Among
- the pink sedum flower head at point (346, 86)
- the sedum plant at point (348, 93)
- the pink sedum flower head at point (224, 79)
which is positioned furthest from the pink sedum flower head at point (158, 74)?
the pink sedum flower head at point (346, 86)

* * * *

SET PROBLEM: Please copy the records above word for word.

COMPLETE ANSWER:
Among
- the pink sedum flower head at point (346, 86)
- the sedum plant at point (348, 93)
- the pink sedum flower head at point (224, 79)
which is positioned furthest from the pink sedum flower head at point (158, 74)?
the pink sedum flower head at point (346, 86)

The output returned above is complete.